Would you print the data below exactly, leaving out every picture?
(PROVIDED MATERIAL)
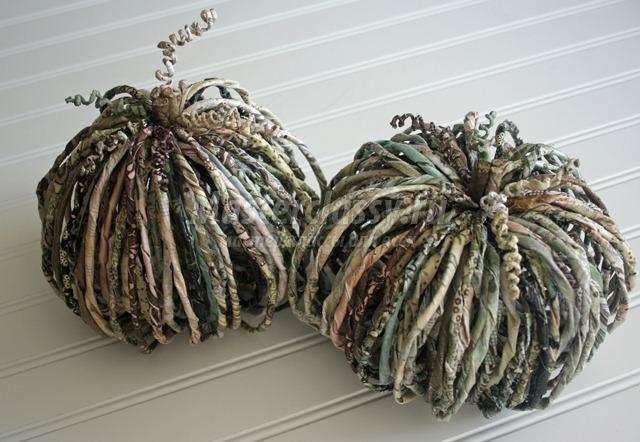 осенний декор тыквы из ниток, газет и шпагата мастер-класс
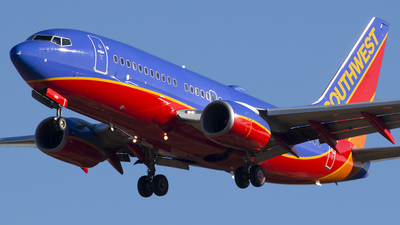 N285WN - Boeing 737-7H4 - Southwest Airlines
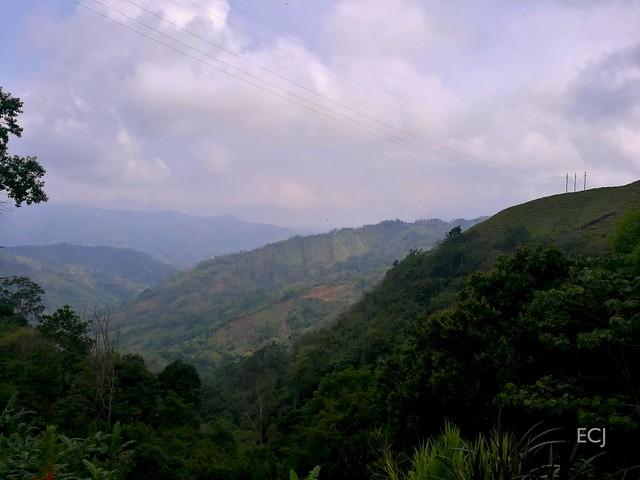 El ascenso, calientes montañas de Puriscal / The ascent, hot mountains of Puriscal municipality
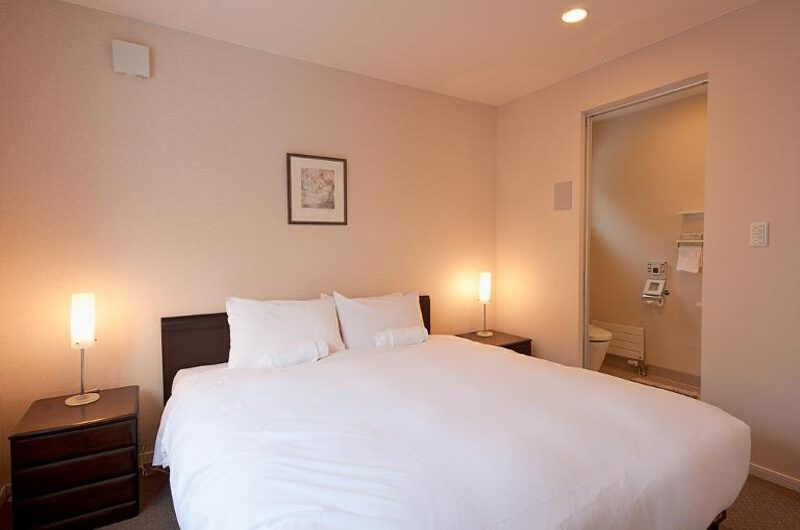 Nichigo Bedroom and Bathroom | Middle Hirafu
(End PROVIDED MATERIAL)
● SOLUTION:
 осенний декор тыквы из ниток, газет и шпагата мастер-класс
 N285WN - Boeing 737-7H4 - Southwest Airlines
 El ascenso, calientes montañas de Puriscal / The ascent, hot mountains of Puriscal municipality
 Nichigo Bedroom and Bathroom | Middle Hirafu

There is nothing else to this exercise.